How to clean your rugs

24 Apr '12

Because we all live in the real world where dirt exists and spills happen, we’ve put together a guide to maintaining your rug, whether it’s made from wool or a natural, plant-based fibre such as jute or water hyacinth.

The first rule

Whatever your rug is made from, the most important thing is to vacuum it regularly – at least once a week. This stops dirt getting too deep into the pile (wool) or embedded into the fibres. Professional cleaning every 1 – 2 years will do wonders for your wool rugs, but steam cleaning is not recommended for natural fibres as it may shrink or expand them.

If you spill something on your rug, the golden rule is to deal with it straight away.

Natural fibres (jute, coir, water hyacinth) – stain cleaning guide

First mop up any excess liquid with a colourfast cloth or paper towel and scrape off any solids with a knife or spoon. Lightly moisten or mist the affected area with wool wash or mild detergent mixed with water and blot carefully with a clean cloth. Do not soak the rug. If the stain is stubborn, try a solution of water, vinegar and wool wash next, and blot again. For dirt or mud, wait until it dries then scrape or vacuum it off the rug. For the dreaded red wine spill, act quickly with a solution of 50% white vinegar and 50% water, and blot carefully with a cloth.

Wool Rugs – stain cleaning guide

The following is based on advice from Wools of New Zealand. There are a number of cleaning treatments that can be used. However, before you use any of them, do make sure you have blotted up any excess liquid spills and scraped up any solids. In the event of a very large stain, put a towel down and stand on it to firmly remove as much liquid as you can before applying any stain treatment. And remember – never rub a wet rug. Try Cavalier Bremworth Stain Remover (available at supermarkets) for dry stains, but overusing this product may fade your rug. Below are some instructions for some common spills and stains.

Wine, beer, spirits, blood, soft drinks, fruit juice, tea, coffee: Start with cold water and a toothbrush or a small scrubbing brush gently work on the stained area. If further treatment is required, use the same small  brush using a solution of one teaspoon of wool detergent and one teaspoon of white vinegar in one litre of warm water.

Tomato sauce, gravy, sauce: Start with warm water and a toothbrush or a small scrubbing brush gently work on the stained area. If further treatment is required, use the same small  brush using a solution of one teaspoon of wool detergent and one teaspoon of white vinegar in one litre of warm water.

Butter, chocolate, oil, texta, lip stick: First use Cavalier Bremworth Stain Remover (on dry stain) then if further treatment is required, use a small  brush using a solution of one teaspoon of wool detergent and one teaspoon of white vinegar in one litre of warm water.

Hemp Rugs (Armadillo&Co)– stain cleaning guide

First mop up all excess liquid or remove solids that have spilled on the rug with a colourfast cloth or paper towel.
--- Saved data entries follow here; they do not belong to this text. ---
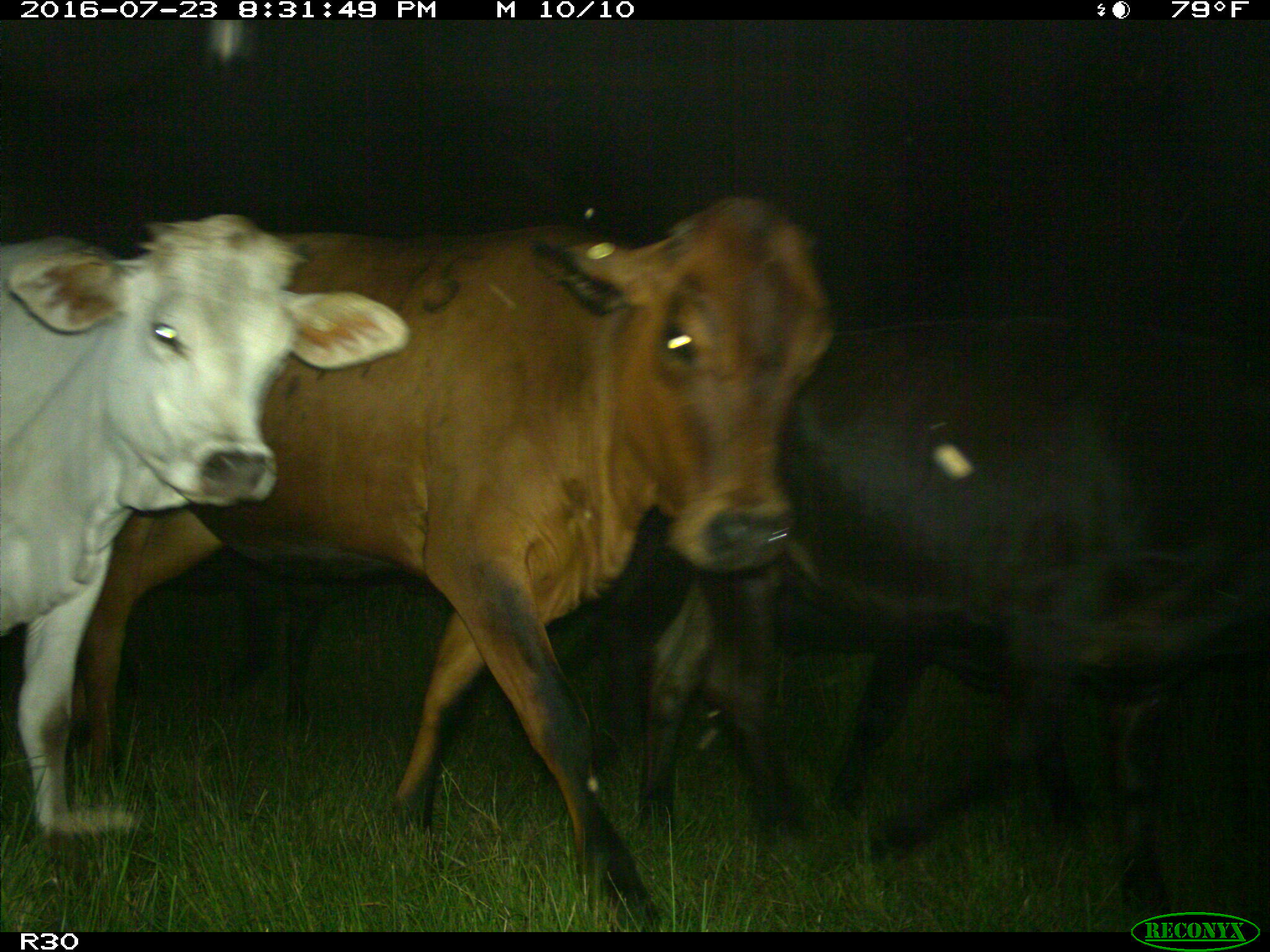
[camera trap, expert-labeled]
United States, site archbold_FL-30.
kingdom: Animalia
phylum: Chordata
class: Mammalia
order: Artiodactyla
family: Bovidae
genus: Bos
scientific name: Bos taurus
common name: domestic cow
Start with only water and a toothbrush or a small scrubbing brush gently work on the stained area. If the stained area is large, Armadillo & Co advises taking the rug outside and hosing it down. It can be left outside to dry in the summer, or hung to air dry inside.

Where water is not sufficient to clean the hemp rug, use a mild detergent, however be sure to rinse the area thoroughly, or dirt will be attracted to the detergent left in the fibres. White vinegar mixed with a mild detergent may protect dyed hemp when cleaning. A solution of 1 cup vinegar to 4 litres water or stronger, is recommended. Rinse thoroughly on both sides and make sure all soap residue has been removed before drying. Please note that naturally dyed products may fade when placed in direct sun.

For dry stains that cannot be removed with a mild detergent Armadillo & Co recommends using Host Dry Carpet Cleaner. It is an environmentally friendly dry cleaning product that works very well on natural fibre rugs and carpets.

Posted in   How ToTags  8 comments

Just wondering if you have any tips for cleaning a large rug which I am fairly sure is woollen, but not colour fast, I purchased it in Morocco several years ago and now with 2 children it’s in need of a clean, however I do know it’s not colour fast. The main colours are red, black, orange & cream/white which is where the problem starts – how do I keep the white parts white when cleaning it? Thanks in advance.

Hi Kate. Thanks for getting in touch. I think that one sounds like a job for a professional – I’d consult a carpet cleaning company or rug dealer. Our friend James Nazar of Nazar Rug Galleries in Paddington (Sydney) would be happy to help you, if you’re in Sydney. Good luck!

Dianne says:

Thanks, very timely, as I had just spilled tomato sauce on my new rug.

Patricia says:

Thank you so much for these tips. I have just had my rugs professionally cleaned and was told not to use the supermarket stain removers that work by bleaching. The residue of these also makes professional cleaning more difficult.

Thank you Patricia, that’s interesting to hear. Hope your rugs are looking fabulous!